Die Stadt punktet mit einer gut entwickelten Infrastruktur, der Nähe zu internationalen Flughäfen in Bangkok sowie langjähriger Erfahrung im Umgang mit internationalen Gästen. Hotels, Resorts und Serviced Apartments sind auf längere Aufenthalte eingestellt, während medizinische Versorgung, Notfalldienste und Sicherheitsstrukturen zuverlässig funktionieren.

Dennoch stehen potenzielle Evakuierte vor Herausforderungen. Thailand sieht sich derzeit mit steigenden Lebenshaltungskosten konfrontiert, bedingt durch Inflation, höhere Energiepreise und zunehmende Ausgaben für Transport und Unterkunft. Diese Entwicklungen können einen Aufenthalt teurer machen als ursprünglich erwartet.

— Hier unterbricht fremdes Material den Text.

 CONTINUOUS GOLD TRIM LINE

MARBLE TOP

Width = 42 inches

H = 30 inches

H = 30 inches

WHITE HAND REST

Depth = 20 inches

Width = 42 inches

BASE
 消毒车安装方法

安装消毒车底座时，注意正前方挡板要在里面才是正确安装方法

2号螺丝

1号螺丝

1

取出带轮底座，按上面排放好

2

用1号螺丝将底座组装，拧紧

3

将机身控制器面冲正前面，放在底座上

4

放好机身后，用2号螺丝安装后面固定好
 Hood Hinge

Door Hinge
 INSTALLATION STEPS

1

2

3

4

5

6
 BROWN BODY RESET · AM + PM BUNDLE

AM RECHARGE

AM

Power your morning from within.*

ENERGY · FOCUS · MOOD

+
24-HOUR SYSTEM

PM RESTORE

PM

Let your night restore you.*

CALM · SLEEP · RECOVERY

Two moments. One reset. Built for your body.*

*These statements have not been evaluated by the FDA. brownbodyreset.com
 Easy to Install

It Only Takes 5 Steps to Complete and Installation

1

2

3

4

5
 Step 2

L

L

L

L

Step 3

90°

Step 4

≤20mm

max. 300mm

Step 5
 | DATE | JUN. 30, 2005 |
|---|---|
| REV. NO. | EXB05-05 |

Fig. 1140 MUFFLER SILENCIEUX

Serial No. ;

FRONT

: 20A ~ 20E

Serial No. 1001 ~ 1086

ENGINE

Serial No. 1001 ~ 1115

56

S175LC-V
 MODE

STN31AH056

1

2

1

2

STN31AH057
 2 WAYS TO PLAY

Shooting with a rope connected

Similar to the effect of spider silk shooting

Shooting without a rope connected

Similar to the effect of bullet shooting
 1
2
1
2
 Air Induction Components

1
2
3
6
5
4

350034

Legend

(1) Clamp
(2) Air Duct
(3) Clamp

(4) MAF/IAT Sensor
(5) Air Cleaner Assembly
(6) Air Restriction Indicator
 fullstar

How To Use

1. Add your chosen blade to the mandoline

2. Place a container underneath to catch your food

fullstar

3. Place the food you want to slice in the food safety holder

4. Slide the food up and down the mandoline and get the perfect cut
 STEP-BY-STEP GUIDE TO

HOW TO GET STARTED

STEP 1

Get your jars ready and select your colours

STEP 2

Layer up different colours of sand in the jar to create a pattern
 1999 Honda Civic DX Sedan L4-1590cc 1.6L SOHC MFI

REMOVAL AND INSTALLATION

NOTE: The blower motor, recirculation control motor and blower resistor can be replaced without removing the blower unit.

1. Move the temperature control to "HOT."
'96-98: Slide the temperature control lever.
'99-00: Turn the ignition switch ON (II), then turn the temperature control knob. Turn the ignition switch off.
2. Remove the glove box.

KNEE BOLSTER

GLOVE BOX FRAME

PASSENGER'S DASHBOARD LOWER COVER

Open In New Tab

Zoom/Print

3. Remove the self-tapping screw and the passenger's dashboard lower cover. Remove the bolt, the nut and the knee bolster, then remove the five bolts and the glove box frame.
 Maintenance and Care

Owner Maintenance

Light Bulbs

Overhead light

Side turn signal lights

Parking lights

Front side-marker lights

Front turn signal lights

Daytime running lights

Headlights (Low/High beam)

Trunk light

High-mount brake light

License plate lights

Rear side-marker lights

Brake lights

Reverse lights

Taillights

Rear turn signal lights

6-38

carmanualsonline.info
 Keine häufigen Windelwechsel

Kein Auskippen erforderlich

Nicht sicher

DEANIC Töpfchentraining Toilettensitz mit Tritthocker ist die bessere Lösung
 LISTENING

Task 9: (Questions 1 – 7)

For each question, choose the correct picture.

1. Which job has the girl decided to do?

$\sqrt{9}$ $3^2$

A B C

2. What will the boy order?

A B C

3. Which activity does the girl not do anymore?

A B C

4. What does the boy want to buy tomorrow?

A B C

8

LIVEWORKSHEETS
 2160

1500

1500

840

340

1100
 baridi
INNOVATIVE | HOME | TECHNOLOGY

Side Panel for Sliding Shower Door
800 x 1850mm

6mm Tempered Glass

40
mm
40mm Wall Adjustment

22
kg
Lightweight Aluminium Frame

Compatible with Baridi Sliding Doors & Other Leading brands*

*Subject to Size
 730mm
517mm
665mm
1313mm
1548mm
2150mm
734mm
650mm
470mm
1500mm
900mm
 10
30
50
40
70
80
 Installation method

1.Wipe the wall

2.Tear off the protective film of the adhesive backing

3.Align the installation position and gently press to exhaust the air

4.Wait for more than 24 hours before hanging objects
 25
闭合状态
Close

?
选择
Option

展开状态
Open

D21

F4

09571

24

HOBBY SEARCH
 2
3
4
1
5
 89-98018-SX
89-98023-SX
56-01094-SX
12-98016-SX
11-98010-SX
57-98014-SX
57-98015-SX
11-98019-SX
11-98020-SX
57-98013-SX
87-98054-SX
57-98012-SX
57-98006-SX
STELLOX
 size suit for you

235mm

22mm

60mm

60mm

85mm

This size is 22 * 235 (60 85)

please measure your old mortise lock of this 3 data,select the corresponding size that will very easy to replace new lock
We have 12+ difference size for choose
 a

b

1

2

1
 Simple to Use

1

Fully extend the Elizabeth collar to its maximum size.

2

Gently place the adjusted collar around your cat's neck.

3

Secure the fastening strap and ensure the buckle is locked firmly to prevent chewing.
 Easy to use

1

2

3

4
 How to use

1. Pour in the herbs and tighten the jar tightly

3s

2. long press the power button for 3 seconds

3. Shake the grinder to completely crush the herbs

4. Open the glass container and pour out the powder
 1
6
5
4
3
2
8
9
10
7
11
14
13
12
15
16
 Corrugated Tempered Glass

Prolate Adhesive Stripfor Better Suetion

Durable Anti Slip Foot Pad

Trotzdem bietet Pattaya auch nach der Hochsaison rund um Songkran weiterhin zahlreiche Unterkünfte, gastronomische Angebote und eine offene, internationale Atmosphäre – sowohl für Familien als auch für ortsunabhängig arbeitende Menschen.

Die etablierte Expat-Community, solide medizinische Einrichtungen und die vergleichsweise stabile Lage des Landes machen Pattaya zu einem möglichen Zufluchtsort für Menschen auf der Suche nach Sicherheit. Behörden und Tourismusakteure bereiten sich bereits darauf vor, internationale Ankünfte aufzunehmen, und betonen die Bedeutung von Sicherheit sowie Zugang zu grundlegenden Dienstleistungen.